# A reciprocal relationship between alcohol and the p450 enzyme aromatase

> **NIH NIH F31** · WEILL MEDICAL COLL OF CORNELL UNIV · 2021 · $46,036

## Abstract

Project Summary
Excessive alcohol consumption is a significant problem in our society that causes far-reaching health, economic,
and personal issues. The steroid hormone estrogen (17β-estradiol; E2) is synthesized in organs throughout the
body, including the brain, via the conversion of testosterone into E2 by the cytochrome p450 enzyme aromatase
(AROM). E2 made in the ovaries has been shown to increase reward sensitivity, learning, and alcohol
consumption. In addition, there is clinical evidence that chronic alcohol consumption may upregulate AROM
activity and E2 synthesis, suggesting that additional sources of AROM may contribute to alcohol-related
behavior. I find that acute pharmacological AROM inhibition reduces alcohol drinking in males following 3 weekly
cycles of binge drinking and in females following 10 cycles. The bed nucleus of the stria terminalis (BNST), a
brain region highly associated with reward, anxiety, and addiction, is a known source of E2 receptor expression
and E2 transmission. Our laboratory has found that E2 administration to the BNST increases binge alcohol
consumption and increases glutamate release onto BNST corticotropin releasing factor (CRF) neurons. The
overarching hypothesis of this proposal is that there is a reciprocal relationship between alcohol and AROM,
such that alcohol drinking recruits increased AROM expression, resulting in increased E2 tone in the BNST that
promotes further binge alcohol consumption. I have developed a comprehensive research plan to address the
scientific questions derived from this hypothesis. In Aim 1, I will execute electrophysiological and behavioral
techniques to examine whether alcohol-induced E2 acts in the BNST to promote drinking.

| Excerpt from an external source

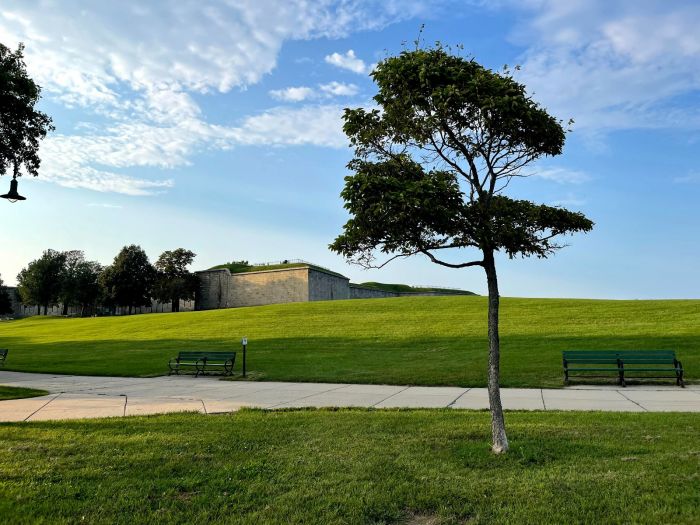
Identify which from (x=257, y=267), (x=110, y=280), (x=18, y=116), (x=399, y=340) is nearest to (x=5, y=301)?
(x=110, y=280)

In Aim 2, I will
determine sites of increased AROM in the brain and body and evaluate their roles in binge drinking behavior
using electrophysiological, molecular, genetic, and behavioral techniques. The proposed work seeks to provide
information on the mechanisms driving binge alcohol consumption and has significant implications for the
widespread public health issue of excessive alcohol drinking.

## Key facts

- **NIH application ID:** 10386167
- **Project number:** 1F31AA029293-01A1
- **Recipient organization:** WEILL MEDICAL COLL OF CORNELL UNIV
- **Principal Investigator:** Lia Juliet Zallar
- **Activity code:** F31 (R01, R21, SBIR, etc.)
- **Funding institute:** NIH
- **Fiscal year:** 2021
- **Award amount:** $46,036
- **Award type:** 1
- **Project period:** 2021-09-30 → 2024-09-29

## Primary source

NIH RePORTER: https://reporter.nih.gov/project-details/10386167

## Citation

> US National Institutes of Health, RePORTER application 10386167, A reciprocal relationship between alcohol and the p450 enzyme aromatase (1F31AA029293-01A1). Retrieved via AI Analytics 2026-05-22 from https://api.ai-analytics.org/grant/nih/10386167. Licensed CC0.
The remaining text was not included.